Dream Con opens team dodgeball sign-ups with $2,000 prize in Houston
Dream Con’s 2026 dodgeball application is invite-only, but the payoff is unmistakable: the winning team will take home $2,000. Team sign-ups are open, yet no individual entries are accepted and Dream Con will not build a roster for anyone, a setup that turns the event into a controlled showcase instead of an open pickup draw.
The competition is set for Saturday, July 12, 2026, during Dream Con’s July 10-12 run at the George R. Brown Convention Center in Houston. The play window is listed from 11:00 a.m. to 3:00 p.m., and the dodgeball event itself is described as a one-hour competition. Every player must be 18 or older, present physical identification onsite, and sign a mandatory waiver before stepping on the court. Anyone who refuses the waiver is barred from playing.

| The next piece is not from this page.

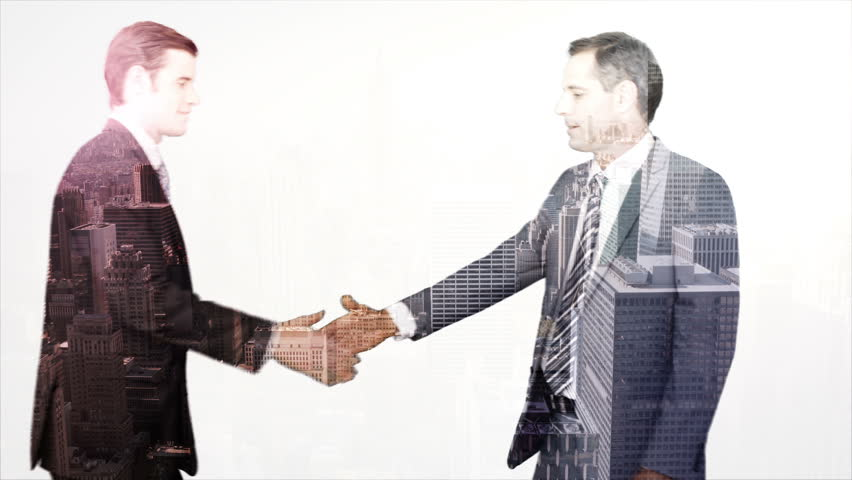 Digitally generated of business workers shaking hand with skyscraper overlay - HD stock video clip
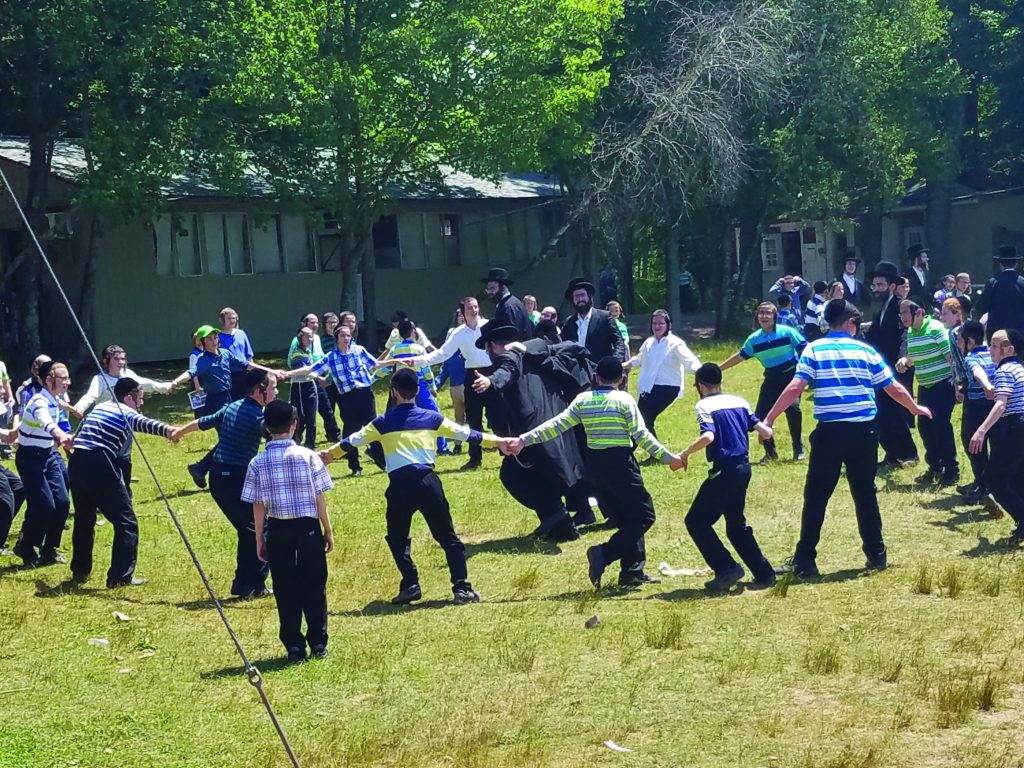 Campers and staffers at the Klausenburger camp dance on Friday in thanks to Hashem that a potentially dangerous bus accident earlier that morning ended in relatively minor injuries. (Megahetz)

The registration rules also tie the event tightly to convention access. Players must already have a purchased admission badge at least 24 hours before the competition, and each team has to submit a full six-player roster with legal names, preferred names, email addresses and a team name. That structure points toward organized groups, not casual drop-ins, and it leaves little room for last-minute improvisation once the bracket is set.

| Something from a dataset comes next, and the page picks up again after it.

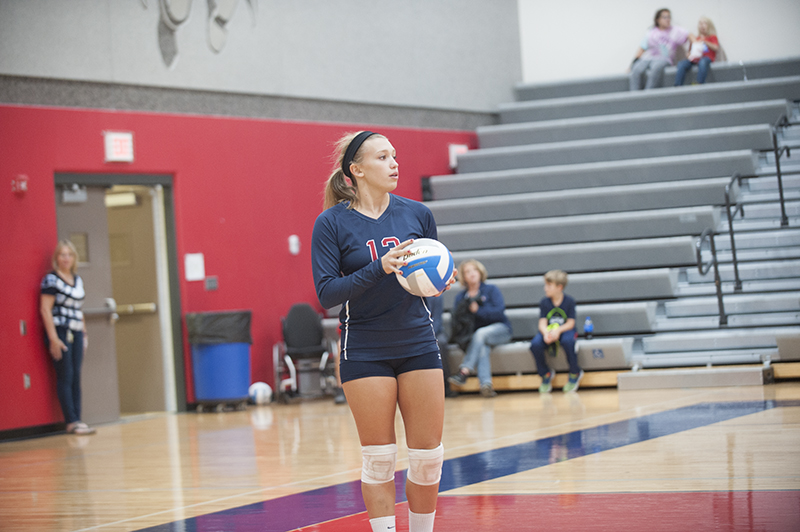United South Central senior outside hitter Tyra Johnson gets ready to serve the ball in the first set of the match between USC and Alden-Conger.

Dream Con’s sports programming page says 2026 will also debut volleyball alongside the return of dodgeball, with team matches and free play built into the weekend. That matters because Dream Con has spent years turning sports into one of its signature attractions, not a side act. The convention was founded by RDCWorld and centers gaming, anime, sports, film, music and pop culture, so the dodgeball court sits inside a larger creator-driven event rather than a standalone tournament circuit.

The history helps explain why the format now looks so locked down. In 2022, creators battled for the Ultimate Dodgeball Trophy and $100,000 in charity donations. By 2023, House of Highlights’ Creator League brought live-streamed basketball and dodgeball activations to the convention, pushing the sport further into the spotlight. In 2025, dodgeball was scheduled for Saturday only, and the finals became a focal point of a weekend that drew more than 28,000 attendees to Houston.
That arc makes the 2026 version feel like Dream Con trying to hold onto the spectacle while tightening control. The $2,000 prize gives the court enough competitive bite to matter, but the invite-only format, six-player roster cap and badge requirement make clear who gets through the door.